■ **WORK TO BE COMPLETED**: Reproduce the full set of records verbatim.

■ **PROVIDED ENTRIES**:
========================================

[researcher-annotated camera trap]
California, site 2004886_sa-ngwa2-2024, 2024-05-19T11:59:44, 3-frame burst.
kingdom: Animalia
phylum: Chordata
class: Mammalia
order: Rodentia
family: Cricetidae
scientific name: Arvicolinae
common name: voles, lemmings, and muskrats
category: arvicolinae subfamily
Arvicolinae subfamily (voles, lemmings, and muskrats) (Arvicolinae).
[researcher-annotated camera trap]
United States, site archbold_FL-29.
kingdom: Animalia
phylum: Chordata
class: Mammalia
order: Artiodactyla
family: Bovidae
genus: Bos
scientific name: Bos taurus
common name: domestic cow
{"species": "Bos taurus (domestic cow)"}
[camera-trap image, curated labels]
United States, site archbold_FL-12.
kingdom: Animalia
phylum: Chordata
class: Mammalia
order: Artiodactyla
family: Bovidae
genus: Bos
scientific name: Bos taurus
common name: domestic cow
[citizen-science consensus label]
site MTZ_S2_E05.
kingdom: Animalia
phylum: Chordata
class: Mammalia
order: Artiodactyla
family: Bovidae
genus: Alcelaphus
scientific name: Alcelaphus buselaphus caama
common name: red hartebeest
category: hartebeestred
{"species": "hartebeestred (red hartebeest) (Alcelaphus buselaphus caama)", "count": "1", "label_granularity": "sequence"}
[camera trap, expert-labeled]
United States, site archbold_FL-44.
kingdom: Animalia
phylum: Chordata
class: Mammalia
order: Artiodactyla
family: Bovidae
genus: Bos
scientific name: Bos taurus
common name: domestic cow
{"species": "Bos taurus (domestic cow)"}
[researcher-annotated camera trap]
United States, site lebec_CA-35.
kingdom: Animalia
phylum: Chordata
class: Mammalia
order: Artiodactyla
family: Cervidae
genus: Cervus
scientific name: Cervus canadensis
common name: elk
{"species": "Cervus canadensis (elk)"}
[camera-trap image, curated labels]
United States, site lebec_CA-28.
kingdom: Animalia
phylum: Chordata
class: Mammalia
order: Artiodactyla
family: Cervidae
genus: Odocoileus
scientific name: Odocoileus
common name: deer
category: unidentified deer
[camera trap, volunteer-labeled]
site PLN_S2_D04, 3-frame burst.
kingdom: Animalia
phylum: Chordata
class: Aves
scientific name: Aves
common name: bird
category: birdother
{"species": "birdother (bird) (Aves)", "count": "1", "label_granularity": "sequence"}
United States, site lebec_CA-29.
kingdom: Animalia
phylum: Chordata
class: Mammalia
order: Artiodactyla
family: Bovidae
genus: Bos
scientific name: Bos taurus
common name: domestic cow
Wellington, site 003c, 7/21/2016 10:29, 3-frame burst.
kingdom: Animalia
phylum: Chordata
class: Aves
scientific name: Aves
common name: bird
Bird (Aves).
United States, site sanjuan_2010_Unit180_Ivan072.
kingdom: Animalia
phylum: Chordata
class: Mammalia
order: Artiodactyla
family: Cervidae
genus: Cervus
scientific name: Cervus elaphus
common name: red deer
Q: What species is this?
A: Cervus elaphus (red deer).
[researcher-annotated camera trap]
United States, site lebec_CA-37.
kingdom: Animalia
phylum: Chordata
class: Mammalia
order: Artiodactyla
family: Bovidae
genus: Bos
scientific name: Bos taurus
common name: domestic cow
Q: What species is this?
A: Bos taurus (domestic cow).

========================================

■ **FINAL ANSWER**:
[researcher-annotated camera trap]
California, site 2004886_sa-ngwa2-2024, 2024-05-19T11:59:44, 3-frame burst.
kingdom: Animalia
phylum: Chordata
class: Mammalia
order: Rodentia
family: Cricetidae
scientific name: Arvicolinae
common name: voles, lemmings, and muskrats
category: arvicolinae subfamily
Arvicolinae subfamily (voles, lemmings, and muskrats) (Arvicolinae).
[researcher-annotated camera trap]
United States, site archbold_FL-29.
kingdom: Animalia
phylum: Chordata
class: Mammalia
order: Artiodactyla
family: Bovidae
genus: Bos
scientific name: Bos taurus
common name: domestic cow
{"species": "Bos taurus (domestic cow)"}
[camera-trap image, curated labels]
United States, site archbold_FL-12.
kingdom: Animalia
phylum: Chordata
class: Mammalia
order: Artiodactyla
family: Bovidae
genus: Bos
scientific name: Bos taurus
common name: domestic cow
[citizen-science consensus label]
site MTZ_S2_E05.
kingdom: Animalia
phylum: Chordata
class: Mammalia
order: Artiodactyla
family: Bovidae
genus: Alcelaphus
scientific name: Alcelaphus buselaphus caama
common name: red hartebeest
category: hartebeestred
{"species": "hartebeestred (red hartebeest) (Alcelaphus buselaphus caama)", "count": "1", "label_granularity": "sequence"}
[camera trap, expert-labeled]
United States, site archbold_FL-44.
kingdom: Animalia
phylum: Chordata
class: Mammalia
order: Artiodactyla
family: Bovidae
genus: Bos
scientific name: Bos taurus
common name: domestic cow
{"species": "Bos taurus (domestic cow)"}
[researcher-annotated camera trap]
United States, site lebec_CA-35.
kingdom: Animalia
phylum: Chordata
class: Mammalia
order: Artiodactyla
family: Cervidae
genus: Cervus
scientific name: Cervus canadensis
common name: elk
{"species": "Cervus canadensis (elk)"}
[camera-trap image, curated labels]
United States, site lebec_CA-28.
kingdom: Animalia
phylum: Chordata
class: Mammalia
order: Artiodactyla
family: Cervidae
genus: Odocoileus
scientific name: Odocoileus
common name: deer
category: unidentified deer
[camera trap, volunteer-labeled]
site PLN_S2_D04, 3-frame burst.
kingdom: Animalia
phylum: Chordata
class: Aves
scientific name: Aves
common name: bird
category: birdother
{"species": "birdother (bird) (Aves)", "count": "1", "label_granularity": "sequence"}
United States, site lebec_CA-29.
kingdom: Animalia
phylum: Chordata
class: Mammalia
order: Artiodactyla
family: Bovidae
genus: Bos
scientific name: Bos taurus
common name: domestic cow
Wellington, site 003c, 7/21/2016 10:29, 3-frame burst.
kingdom: Animalia
phylum: Chordata
class: Aves
scientific name: Aves
common name: bird
Bird (Aves).
United States, site sanjuan_2010_Unit180_Ivan072.
kingdom: Animalia
phylum: Chordata
class: Mammalia
order: Artiodactyla
family: Cervidae
genus: Cervus
scientific name: Cervus elaphus
common name: red deer
Q: What species is this?
A: Cervus elaphus (red deer).
[researcher-annotated camera trap]
United States, site lebec_CA-37.
kingdom: Animalia
phylum: Chordata
class: Mammalia
order: Artiodactyla
family: Bovidae
genus: Bos
scientific name: Bos taurus
common name: domestic cow
Q: What species is this?
A: Bos taurus (domestic cow).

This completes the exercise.